[[ EXCERPT open ]]
Genomic DNA was collected and isolated from buccal cells/saliva samples, as previously described (Freeman et al., 1997; Lench, Stanier, & Williamson, 1988). The OXTR SNP genotype (AA, GA, GG) was obtained using the fluorogenic 5' nuclease (Taqman, Applied Biosystems, Foster City, CA) method using reagents (VIC(tm) and FAM(tm) labeled probes and TaqMan® Universal PCR Master Mix without AMPerase® UNG) obtained from Applied Biosystems (ABI). Genotype determination was performed using primers purchased from ABI or Integrated DNA Technologies (Coralville, IA). Genotypes were obtained using an ABI Prism 7900HT Sequence Detection System using both absolute quantification and allelic discrimination modes (Livak, Flood, Marmaro, Giusti, & Deetz, 1995). Within our sample, 107 children were GG carriers (43%), 116 were AG (47%) and 24 children were AA carriers (10%). Regarding mother’s genotype, 111 were GG carriers (45%), 110 were AG (44%), and 26 were AA (11%). Genotyping frequencies did not vary significantly from Hardy Weinberg Equilibrium (child: χ2 = 0.86, p = .36; mother: χ2 = 0.05, p = .83). Consistent with prior research (e.g., Bradley et al., 2011; Marsh et al., 2012; Rodrigues et al., 2009) and to ensure adequate power, genotype was coded as two copies of the G allele (1; n = 107) or at least one copy of the A allele (0; n = 140). Further supporting the grouping and similar to previous research (e.g., Rodrigues et al., 2009), AA and AG carriers did not differ significantly on any of the study variables.

Procedure

Potential participants were recruited from the community through a variety of means (e.g., television, newspaper and bus ads, flyers). Mothers responding to the recruitment advertisements were initially screened over the phone to determine potential eligibility. Upon arrival at the laboratory, mothers were asked to provide informed consent and children were asked to provide assent to be in the study. Next, the child completed the morphed faces paradigm, completed a series of questionnaires, and provided buccal cells for DNA analysis. Following this, the mother was administered the K-SADS-PL by a trained interviewer. After completing the K-SADS-PL with the mother, the same interviewer then administered the K-SADS-PL to the child. While children were being administered the K-SADS-PL, the mother was then administered the SCID-I by a separate interviewer. The Institutional Review Board approved all procedures. Families were compensated a total of $85 for their participation in this part of the study.
[[ EXCERPT closed ]]
[[ RAW DATA open ]]
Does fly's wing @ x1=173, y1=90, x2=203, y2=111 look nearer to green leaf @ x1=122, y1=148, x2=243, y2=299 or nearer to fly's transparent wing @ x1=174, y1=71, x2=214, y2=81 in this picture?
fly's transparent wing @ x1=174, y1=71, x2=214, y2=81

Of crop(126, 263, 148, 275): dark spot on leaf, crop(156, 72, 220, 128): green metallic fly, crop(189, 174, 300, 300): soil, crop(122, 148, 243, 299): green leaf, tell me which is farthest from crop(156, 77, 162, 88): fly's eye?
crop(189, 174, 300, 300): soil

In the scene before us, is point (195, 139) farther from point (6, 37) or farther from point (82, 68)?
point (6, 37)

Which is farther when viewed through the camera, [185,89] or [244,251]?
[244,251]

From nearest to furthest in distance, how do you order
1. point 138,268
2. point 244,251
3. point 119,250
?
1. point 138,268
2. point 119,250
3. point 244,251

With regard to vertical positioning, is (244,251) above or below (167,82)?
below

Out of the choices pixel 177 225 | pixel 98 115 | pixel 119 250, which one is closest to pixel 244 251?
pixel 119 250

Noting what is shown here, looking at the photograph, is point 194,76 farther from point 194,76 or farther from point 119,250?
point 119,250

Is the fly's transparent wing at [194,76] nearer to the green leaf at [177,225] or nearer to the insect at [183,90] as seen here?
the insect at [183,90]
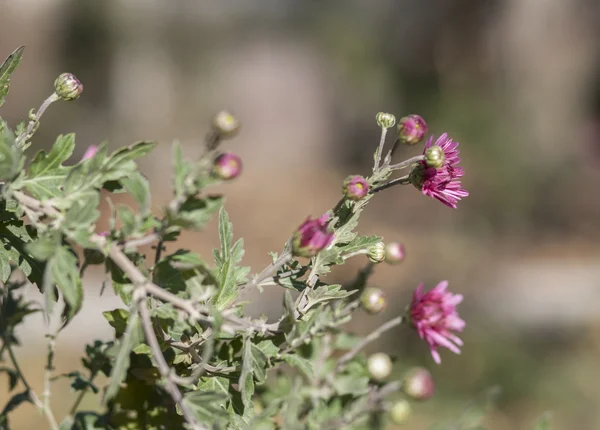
[[ RAW DATA closed ]]
#### HOW TO COMPLETE THIS TASK:
Write what comes next in the methods excerpt on OXTR genotyping and study procedure, starting after its last sentence. You do not need the material for this work.

#### RESULT BELOW:
Results

A preliminary inspection of the data revealed the presence of missing data (with less than 9% of data missing across all study variables). Given this, we examined whether the data were missing at random, thereby justifying the use of data imputation methods for estimating missing values (Shafer & Graham, 2002). Little’s missing completely at random (MCAR) test, for which the null hypothesis is that the data are MCAR (Little & Rubin, 1987) was non-significant, χ2(275) = 284.05, p = .34, supporting the imputation of missing values. Given these results, maximum likelihood estimates of missing data were created and used in all subsequent analyses (see Shafer & Graham, 2002), giving us an effective sample size of 247 children for all analyses.

As shown in Table 1, there were no significant differences between children of depressed versus nondepressed mothers in terms of age or gender. However, the children of depressed mothers were more likely to come from minority backgrounds and have lower family incomes than children of nondepressed mothers. Neither children’s race nor family income was related to children’s sensitivity in detecting facial displays of emotion (lowest p = .29); therefore, these variables were not included in the following analyses. As a means of investigating potential rGE effects, we examined whether children’s or mother’s OXTR genotype was related to mother’s history of MDD and neither of these analyses was significant (lowest p = .11). We also examined whether children’s OXTR genotype was associated with their MDD history or current symptoms of depression. Neither of these analyses was significant (lowest p = .36).

Table 1.

Demographic Characteristics of Children

Children of Non-Depressed
Mothers		 Children of Depressed
Mothers		 t/χ2
(n = 122) (n = 125)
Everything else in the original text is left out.